====== Recorded information
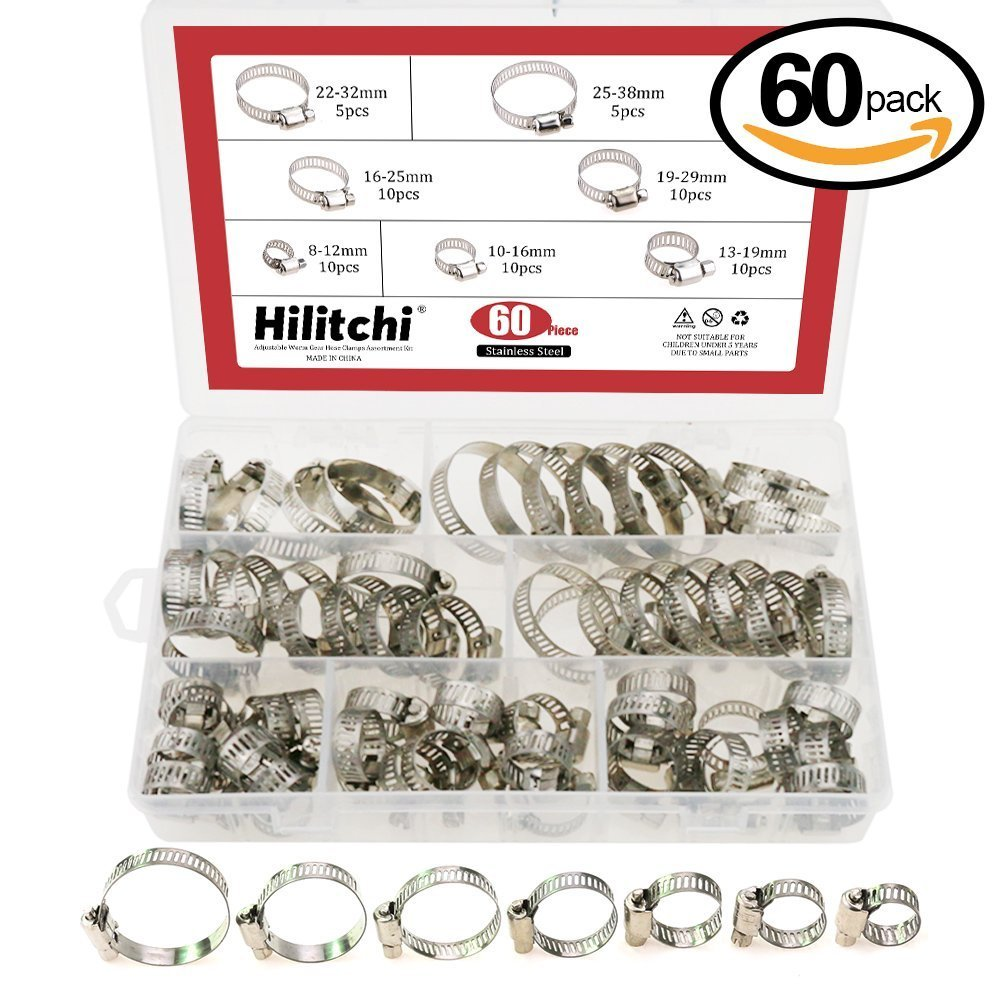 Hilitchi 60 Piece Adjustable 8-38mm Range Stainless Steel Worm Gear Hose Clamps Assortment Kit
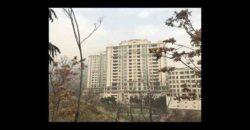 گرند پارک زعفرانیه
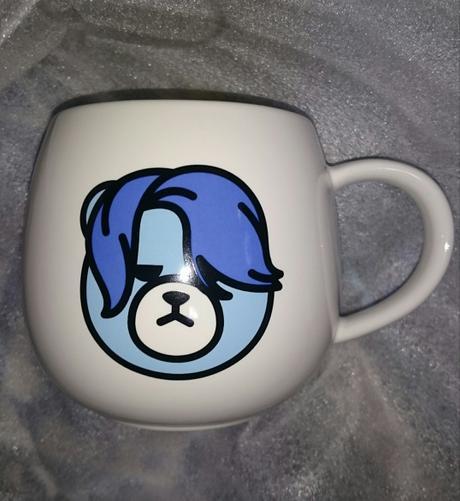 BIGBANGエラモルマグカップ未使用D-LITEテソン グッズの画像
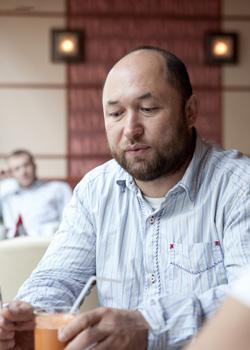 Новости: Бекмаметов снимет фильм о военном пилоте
============
:: Assignment ::
Transcribe the listing verbatim, pictures excluded.

:: Task solution ::
 Hilitchi 60 Piece Adjustable 8-38mm Range Stainless Steel Worm Gear Hose Clamps Assortment Kit
 گرند پارک زعفرانیه
 BIGBANGエラモルマグカップ未使用D-LITEテソン グッズの画像
 Новости: Бекмаметов снимет фильм о военном пилоте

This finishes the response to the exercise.